Q: I have an elevated white blood count for the past 10 months. It ranges from 11,000 to 15,000. My doctor hasn't been able to tell me anything. He has asked me to quit smoking and I have cut down quite a bit. However, 2 years ago I was a smoker and my blood was normal. I have always smoked 1 pack or less per day. What is the cause of sudden change in blood? Should I seek second opinion? The only symptoms I have are tiredness, low fever (sometimes) 99 and recently some minor pain in the right lower corner of my back? Please advise.

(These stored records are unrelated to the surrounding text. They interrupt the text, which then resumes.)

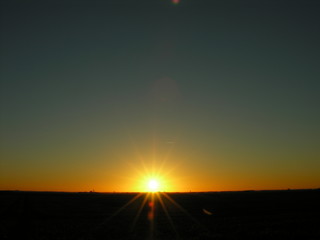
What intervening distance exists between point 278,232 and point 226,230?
15.8 feet

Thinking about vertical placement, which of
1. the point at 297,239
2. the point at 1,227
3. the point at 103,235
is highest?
the point at 1,227

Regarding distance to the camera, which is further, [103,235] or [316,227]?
[316,227]

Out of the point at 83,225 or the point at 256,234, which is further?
the point at 83,225

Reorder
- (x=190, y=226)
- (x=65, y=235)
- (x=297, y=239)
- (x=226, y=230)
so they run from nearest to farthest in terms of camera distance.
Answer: (x=297, y=239) < (x=65, y=235) < (x=226, y=230) < (x=190, y=226)

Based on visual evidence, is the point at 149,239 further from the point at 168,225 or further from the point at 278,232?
the point at 278,232

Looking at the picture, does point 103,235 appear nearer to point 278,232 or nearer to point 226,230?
point 226,230

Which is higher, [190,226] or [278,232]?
[190,226]

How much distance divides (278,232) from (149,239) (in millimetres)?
12362

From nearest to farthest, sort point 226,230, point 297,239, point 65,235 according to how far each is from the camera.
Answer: point 297,239 < point 65,235 < point 226,230

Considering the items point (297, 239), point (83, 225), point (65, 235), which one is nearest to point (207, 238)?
point (297, 239)

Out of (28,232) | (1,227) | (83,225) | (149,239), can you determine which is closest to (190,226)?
(149,239)

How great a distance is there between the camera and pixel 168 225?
Result: 3881cm

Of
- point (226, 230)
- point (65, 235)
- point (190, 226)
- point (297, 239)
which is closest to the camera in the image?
point (297, 239)

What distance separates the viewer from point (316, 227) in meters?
36.3
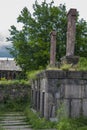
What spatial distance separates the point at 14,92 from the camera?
2658cm

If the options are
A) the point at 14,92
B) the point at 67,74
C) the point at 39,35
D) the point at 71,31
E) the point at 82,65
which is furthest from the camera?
the point at 39,35

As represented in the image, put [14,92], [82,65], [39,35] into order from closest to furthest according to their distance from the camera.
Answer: [82,65], [14,92], [39,35]

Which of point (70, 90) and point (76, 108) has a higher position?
point (70, 90)

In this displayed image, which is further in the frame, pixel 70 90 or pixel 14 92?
pixel 14 92

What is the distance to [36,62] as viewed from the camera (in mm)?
34656

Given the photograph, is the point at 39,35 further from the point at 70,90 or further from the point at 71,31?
the point at 70,90

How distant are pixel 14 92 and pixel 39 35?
10.7 metres

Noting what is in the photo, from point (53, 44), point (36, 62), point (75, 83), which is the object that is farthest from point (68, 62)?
point (36, 62)

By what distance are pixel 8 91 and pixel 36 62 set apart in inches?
340

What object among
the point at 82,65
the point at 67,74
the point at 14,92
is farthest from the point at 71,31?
the point at 14,92

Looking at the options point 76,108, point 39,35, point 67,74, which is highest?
point 39,35

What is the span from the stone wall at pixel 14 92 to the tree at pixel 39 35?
7.62 metres

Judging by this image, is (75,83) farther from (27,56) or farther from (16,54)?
(16,54)

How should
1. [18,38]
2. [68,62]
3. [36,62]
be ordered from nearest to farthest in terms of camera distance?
[68,62], [36,62], [18,38]
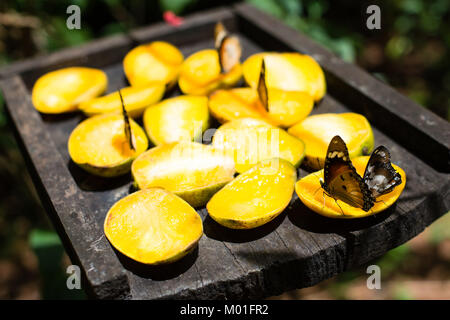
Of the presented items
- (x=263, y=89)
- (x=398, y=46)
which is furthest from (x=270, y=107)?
(x=398, y=46)

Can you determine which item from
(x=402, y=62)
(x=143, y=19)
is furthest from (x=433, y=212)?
(x=402, y=62)

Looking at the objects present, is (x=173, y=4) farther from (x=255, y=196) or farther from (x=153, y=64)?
(x=255, y=196)

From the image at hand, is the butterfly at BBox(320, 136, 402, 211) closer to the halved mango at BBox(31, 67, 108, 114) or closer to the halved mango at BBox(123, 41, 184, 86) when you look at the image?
the halved mango at BBox(123, 41, 184, 86)

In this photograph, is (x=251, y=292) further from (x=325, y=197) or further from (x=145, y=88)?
(x=145, y=88)

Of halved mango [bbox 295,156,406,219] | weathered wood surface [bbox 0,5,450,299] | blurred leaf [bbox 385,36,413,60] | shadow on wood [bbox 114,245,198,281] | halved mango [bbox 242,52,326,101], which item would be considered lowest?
blurred leaf [bbox 385,36,413,60]

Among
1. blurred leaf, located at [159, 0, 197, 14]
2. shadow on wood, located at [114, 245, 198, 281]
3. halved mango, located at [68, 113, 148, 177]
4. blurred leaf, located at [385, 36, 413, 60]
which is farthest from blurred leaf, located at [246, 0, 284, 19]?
shadow on wood, located at [114, 245, 198, 281]

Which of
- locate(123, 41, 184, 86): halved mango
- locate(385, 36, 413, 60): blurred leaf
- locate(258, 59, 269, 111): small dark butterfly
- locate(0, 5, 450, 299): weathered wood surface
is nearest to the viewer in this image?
locate(0, 5, 450, 299): weathered wood surface
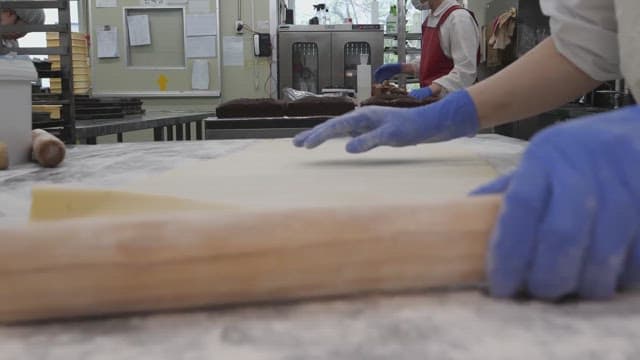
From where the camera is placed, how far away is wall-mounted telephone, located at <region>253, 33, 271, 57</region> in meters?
5.07

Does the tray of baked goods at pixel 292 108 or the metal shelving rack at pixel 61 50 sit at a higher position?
the metal shelving rack at pixel 61 50

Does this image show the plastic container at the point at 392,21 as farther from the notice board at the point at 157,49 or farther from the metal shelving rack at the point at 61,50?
the metal shelving rack at the point at 61,50

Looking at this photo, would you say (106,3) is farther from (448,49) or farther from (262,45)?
(448,49)

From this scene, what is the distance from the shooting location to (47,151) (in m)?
1.41

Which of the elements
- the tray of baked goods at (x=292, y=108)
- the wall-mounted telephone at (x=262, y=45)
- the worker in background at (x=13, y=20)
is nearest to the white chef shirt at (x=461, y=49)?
the tray of baked goods at (x=292, y=108)

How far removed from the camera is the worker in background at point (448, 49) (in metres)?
2.88

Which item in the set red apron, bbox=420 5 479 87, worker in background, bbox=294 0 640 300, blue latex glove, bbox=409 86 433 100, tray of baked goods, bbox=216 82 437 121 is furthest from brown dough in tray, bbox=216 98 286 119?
worker in background, bbox=294 0 640 300

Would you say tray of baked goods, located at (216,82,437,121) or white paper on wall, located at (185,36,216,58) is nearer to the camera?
tray of baked goods, located at (216,82,437,121)

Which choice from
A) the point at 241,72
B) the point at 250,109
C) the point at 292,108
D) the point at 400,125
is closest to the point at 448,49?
the point at 292,108

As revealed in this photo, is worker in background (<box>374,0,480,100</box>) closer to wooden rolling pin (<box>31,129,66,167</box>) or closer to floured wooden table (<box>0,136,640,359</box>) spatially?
wooden rolling pin (<box>31,129,66,167</box>)

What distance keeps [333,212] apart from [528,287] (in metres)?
0.18

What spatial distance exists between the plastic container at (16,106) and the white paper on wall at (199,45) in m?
3.82

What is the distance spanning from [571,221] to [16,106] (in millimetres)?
1254

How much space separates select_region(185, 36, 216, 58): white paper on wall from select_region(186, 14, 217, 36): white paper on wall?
4 cm
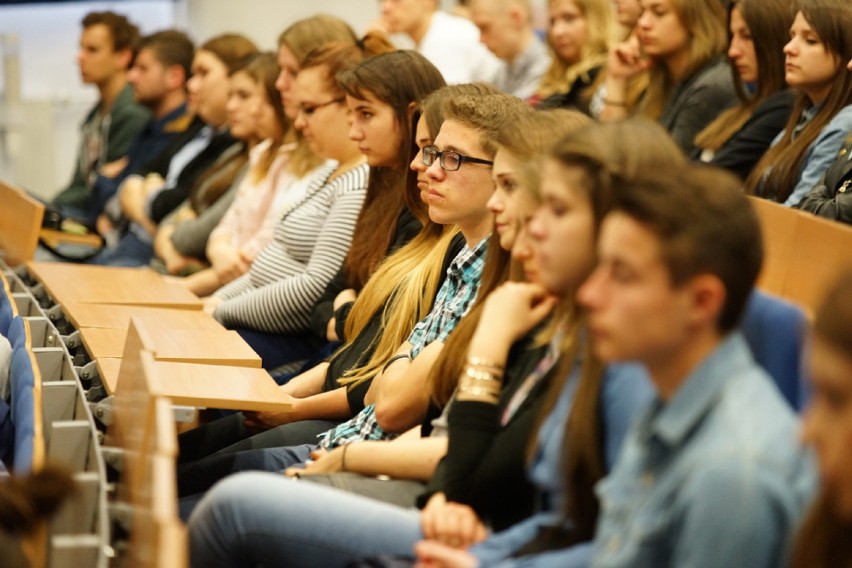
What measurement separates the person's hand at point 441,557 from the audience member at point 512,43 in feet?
12.6

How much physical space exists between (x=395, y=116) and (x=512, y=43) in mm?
2514

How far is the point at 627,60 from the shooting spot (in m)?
4.51

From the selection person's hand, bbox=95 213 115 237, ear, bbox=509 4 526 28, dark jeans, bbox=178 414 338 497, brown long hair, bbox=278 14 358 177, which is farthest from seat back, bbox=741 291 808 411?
person's hand, bbox=95 213 115 237

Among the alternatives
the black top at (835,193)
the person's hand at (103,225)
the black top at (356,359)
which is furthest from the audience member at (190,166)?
the black top at (835,193)

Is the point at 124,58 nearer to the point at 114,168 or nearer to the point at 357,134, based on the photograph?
the point at 114,168

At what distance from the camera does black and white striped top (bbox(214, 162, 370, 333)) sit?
354 cm

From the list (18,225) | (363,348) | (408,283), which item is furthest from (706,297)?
(18,225)

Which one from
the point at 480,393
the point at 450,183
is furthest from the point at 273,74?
the point at 480,393

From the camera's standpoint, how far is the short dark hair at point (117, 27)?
6.92 metres

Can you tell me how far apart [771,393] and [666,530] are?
0.21 m

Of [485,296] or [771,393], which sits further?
[485,296]

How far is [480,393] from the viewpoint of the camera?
197cm

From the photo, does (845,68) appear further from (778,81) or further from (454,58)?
(454,58)

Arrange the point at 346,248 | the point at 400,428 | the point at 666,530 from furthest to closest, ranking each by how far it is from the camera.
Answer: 1. the point at 346,248
2. the point at 400,428
3. the point at 666,530
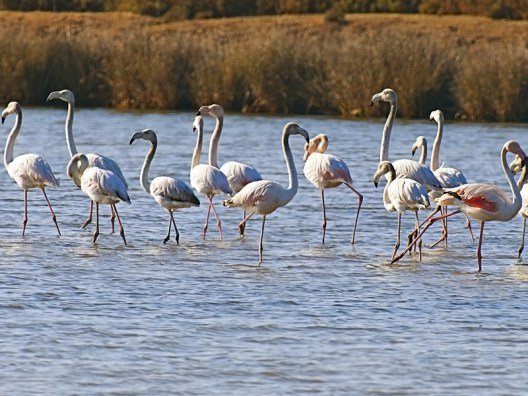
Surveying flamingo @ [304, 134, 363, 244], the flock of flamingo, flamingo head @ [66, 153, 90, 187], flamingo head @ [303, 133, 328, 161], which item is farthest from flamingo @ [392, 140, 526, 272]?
flamingo head @ [66, 153, 90, 187]

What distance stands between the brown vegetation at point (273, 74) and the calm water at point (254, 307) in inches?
407

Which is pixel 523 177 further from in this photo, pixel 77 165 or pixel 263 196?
pixel 77 165

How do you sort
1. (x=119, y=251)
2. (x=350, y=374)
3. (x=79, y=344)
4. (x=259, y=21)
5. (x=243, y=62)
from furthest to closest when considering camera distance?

A:Leukocytosis refers to an increase in the total number of white blood cells (WBCs) in the blood from any cause. White blood cells comprise granulocytes (cells with granules in their cytoplasm) and mononuclear cells. Granulocytes are of three types – neutrophils, eosinophils and basophils while mononuclear cells are lymphocytes and monocytes. An elevated blood cell count or total leukocyte count (TLC) called leukocytosis may be due to an increase in granulocytes, lymphocytes or monocytes and is respectively called absolute neutrophilia (or eosinophilia/basophilia), absolute lymphocytosis and absolute monocytosis. The causes for each of these are many. Leukocytosis is a common laboratory finding and is most often due to relatively benign conditions like infections or inflammatory processes. The normal reaction of bone marrow to infection or inflammation (tissue necrosis, infarction, burns, arthritis) leads to an increase in the number of white blood cells, predominantly polymorphonuclear leukocytes and less mature cell forms. Physical stress caused by overexertion, anesthesia or seizures and emotional stress too can raise the TLC. Some drugs like corticosteroids, lithium and beta agonists too can cause a rise in neutrophils. Increased eosinophil or basophil counts can be due to a variety of infections, allergic reactions or other causes. Lymphocytosis may be caused by acute viral infections (including hepatitis), chronic infections like tuberculosis and lymphoid malignancies (e.g. chronic lymphocytic leukemia). Much less common but more serious causes include primary bone marrow disorders and this is suspected in patients who present with extremely high white blood cell counts or concurrent abnormalities in red blood cell or platelet counts. Weight loss, bleeding or bruising, liver, spleen or lymph node enlargement, and immunosuppression also increase suspicion for a marrow disorder. This group of bone marrow disorders includes acute leukemias, chronic leukemias and myeloproliferative disorders. The elevated TLC needs to be viewed in the light of the clinical profile. Please consult a hematologist and get a complete blood count with a peripheral blood film review. This would help decide if further investigations (like a bone marrow examination) are warranted.